Calcul du préjudice corporel lourd après un accident de trajet de nuit
Un homme de 38 ans, technicien de maintenance industrielle, marié et père de deux enfants, est victime d’un très grave accident de la route en rentrant de son travail de nuit. Le choc entraîne un polytraumatisme : fracture complexe ouverte du coude avec ostéosynthèse, fractures costales avec pneumothorax, disjonction acromio-claviculaire sévère, lésions cutanées profondes avec greffes de peau, puis plusieurs semaines d’hospitalisation et de rééducation.
Plus d’un an après l’accident, son état n’est pas stabilisé. Il décrit notamment des cicatrices douloureuses, une instabilité chronique de l’épaule, des douleurs neuropathiques, des limitations incompatibles avec le port de charges lourdes et un état de stress post-traumatique accompagné d’une phobie de la conduite. Sa reprise professionnelle n’est que partielle.
L’assureur adverse lui adresse un questionnaire d’indemnisation corporelle. Il s’interroge sur la manière de le compléter, sur l’assistance d’un avocat et d’un médecin-conseil de victime, sur l’évaluation de son préjudice professionnel et sur les recours possibles si l’offre de l’assureur est insuffisante.

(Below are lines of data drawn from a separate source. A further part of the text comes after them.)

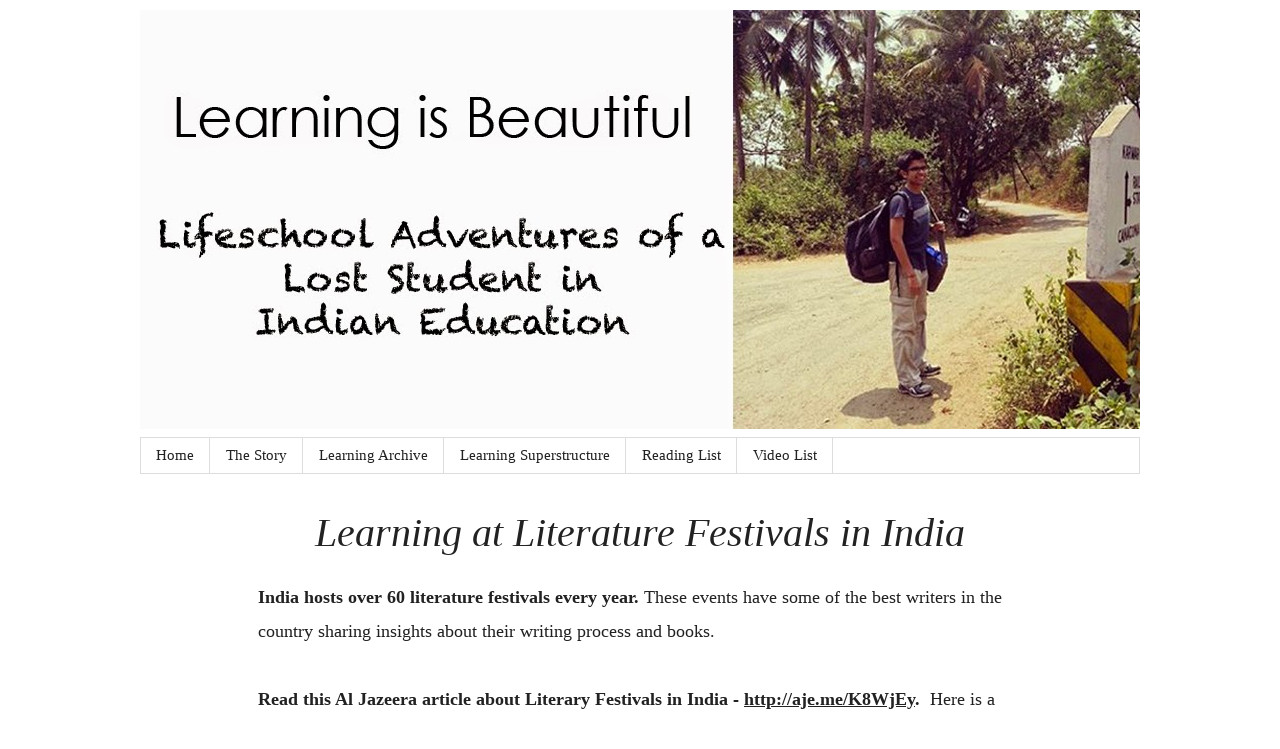

--- FILE ---
content_type: text/html; charset=UTF-8
request_url: https://www.abhishekshetty.com/b/stats?style=BLACK_TRANSPARENT&timeRange=ALL_TIME&token=APq4FmD69e8CrPZb0ptyc8BzbcTJCnoZg6wSUkDzdugHjJ-YjX3qulGk-VI4w3Z2xn7w3ysNCl96RxPjakugAAmJuiS565zGlQ
body_size: 38
content:
{"total":237754,"sparklineOptions":{"backgroundColor":{"fillOpacity":0.1,"fill":"#000000"},"series":[{"areaOpacity":0.3,"color":"#202020"}]},"sparklineData":[[0,8],[1,8],[2,8],[3,8],[4,7],[5,11],[6,9],[7,12],[8,11],[9,9],[10,10],[11,12],[12,13],[13,11],[14,10],[15,10],[16,15],[17,21],[18,26],[19,99],[20,40],[21,18],[22,18],[23,61],[24,18],[25,17],[26,30],[27,44],[28,32],[29,22]],"nextTickMs":600000}

--- FILE ---
content_type: text/plain
request_url: https://www.google-analytics.com/j/collect?v=1&_v=j102&a=1280444699&t=pageview&_s=1&dl=https%3A%2F%2Fwww.abhishekshetty.com%2F2014%2F11%2Flearning-at-literature-festivals-in.html&ul=en-us%40posix&dt=Abhishek%20Shetty%27s%20Blog%3A%20Learning%20at%20Literature%20Festivals%20in%20India&sr=1280x720&vp=1280x720&_u=IEBAAEABAAAAACAAI~&jid=302072198&gjid=1945019739&cid=1429265889.1768857200&tid=UA-57646989-1&_gid=344445544.1768857200&_r=1&_slc=1&z=688071491
body_size: -452
content:
2,cG-MTBLLLM8F3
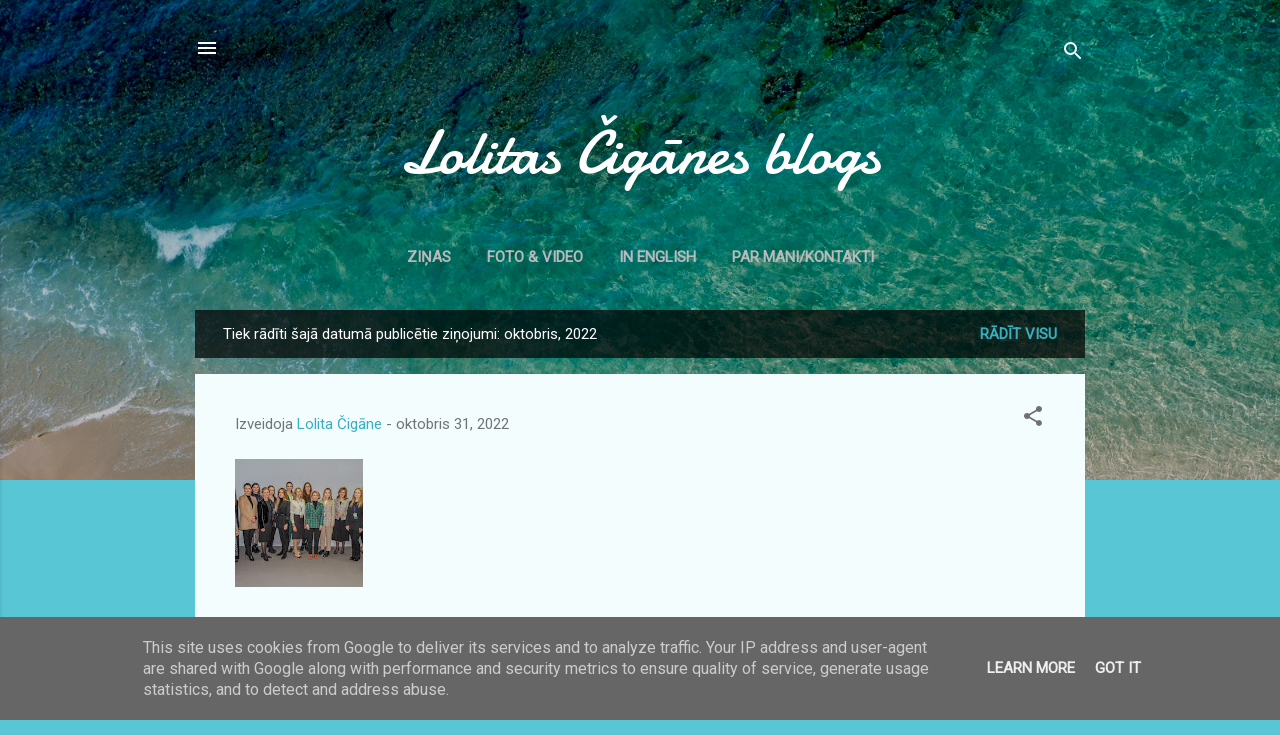

--- FILE ---
content_type: text/plain
request_url: https://www.google-analytics.com/j/collect?v=1&_v=j102&a=1778379407&t=pageview&_s=1&dl=http%3A%2F%2Fwww.lolitacigane.lv%2F2022%2F10%2F&ul=en-us%40posix&dt=Lolitas%20%C4%8Cig%C4%81nes%20blogs&sr=1280x720&vp=1280x720&_u=IEBAAEABAAAAACAAI~&jid=1024369763&gjid=2067691871&cid=1131522145.1768809309&tid=UA-17831358-2&_gid=1835078453.1768809309&_r=1&_slc=1&z=956145751
body_size: -451
content:
2,cG-DQDP5098Z2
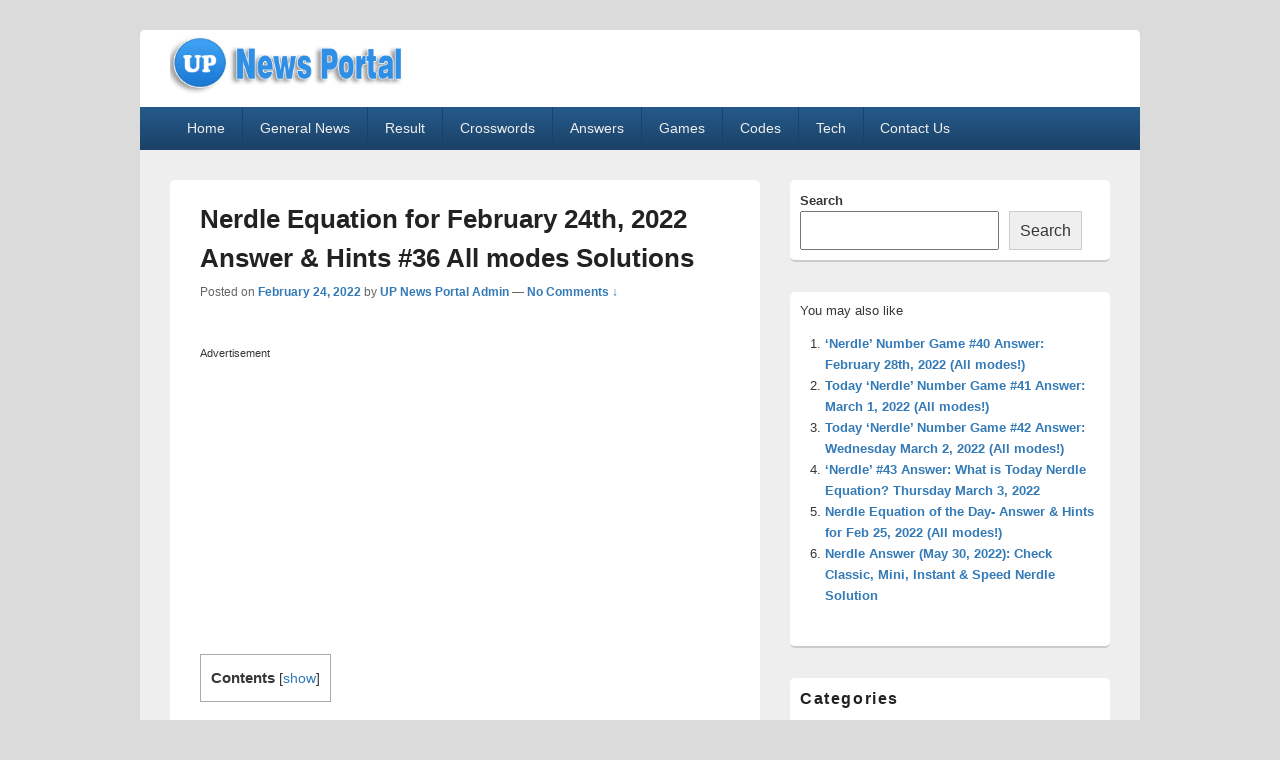

--- FILE ---
content_type: text/html; charset=utf-8
request_url: https://www.google.com/recaptcha/api2/aframe
body_size: 258
content:
<!DOCTYPE HTML><html><head><meta http-equiv="content-type" content="text/html; charset=UTF-8"></head><body><script nonce="pypL9P5lSFFFH9ArBy9YVg">/** Anti-fraud and anti-abuse applications only. See google.com/recaptcha */ try{var clients={'sodar':'https://pagead2.googlesyndication.com/pagead/sodar?'};window.addEventListener("message",function(a){try{if(a.source===window.parent){var b=JSON.parse(a.data);var c=clients[b['id']];if(c){var d=document.createElement('img');d.src=c+b['params']+'&rc='+(localStorage.getItem("rc::a")?sessionStorage.getItem("rc::b"):"");window.document.body.appendChild(d);sessionStorage.setItem("rc::e",parseInt(sessionStorage.getItem("rc::e")||0)+1);localStorage.setItem("rc::h",'1768966525829');}}}catch(b){}});window.parent.postMessage("_grecaptcha_ready", "*");}catch(b){}</script></body></html>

La réponse de Maître Morin
Dans un dossier de cette gravité, l’indemnisation ne peut pas être réduite à un barème unique. Elle suppose une évaluation médicale et juridique individualisée, fondée sur les séquelles réellement constatées et leurs conséquences personnelles, professionnelles et économiques.
1. Le questionnaire d’indemnisation initiale
Le questionnaire transmis par l’assureur constitue une étape de collecte d’informations. Il convient de le remplir avec précision, sans minimiser les conséquences de l’accident et sans confondre cette déclaration initiale avec l’évaluation définitive du préjudice. Dans un dossier lourd, l’accompagnement d’un professionnel peut permettre de vérifier que les éléments médicaux, professionnels et économiques utiles sont correctement documentés.
2. L’expertise médicale contradictoire
L’expertise médicale est déterminante. La victime peut se faire assister par un médecin-conseil de son choix afin de préparer l’examen et de discuter contradictoirement les séquelles. Il faudra notamment examiner l’atteinte fonctionnelle, les souffrances endurées, le préjudice esthétique, les répercussions psychologiques et les conséquences sur les activités personnelles et professionnelles.
3. L’incidence professionnelle
Pour un technicien de maintenance de 38 ans, les limitations de l’épaule, les douleurs persistantes et l’impossibilité de porter des charges peuvent avoir des conséquences importantes : pénibilité accrue, dévalorisation sur le marché du travail, nécessité d’un aménagement de poste, perte de perspectives professionnelles ou éventuelle reconversion. Ces éléments doivent être étudiés concrètement dans le cadre des postes de préjudice de la nomenclature Dintilhac.
4. Les provisions avant la consolidation
Lorsque la responsabilité et le droit à indemnisation le permettent, une provision peut être sollicitée avant la consolidation afin de faire face aux conséquences financières immédiates de l’accident. Son montant dépend de la situation du dossier et des préjudices déjà objectivables.
5. Que faire si l’offre est insuffisante ?
Une offre amiable peut être discutée et contestée. Lorsque le désaccord persiste, une saisine judiciaire peut notamment permettre de demander, selon le dossier, une expertise judiciaire et/ou une provision. La stratégie dépend de la responsabilité, de l’état médical, des pièces disponibles et des positions déjà prises par les parties.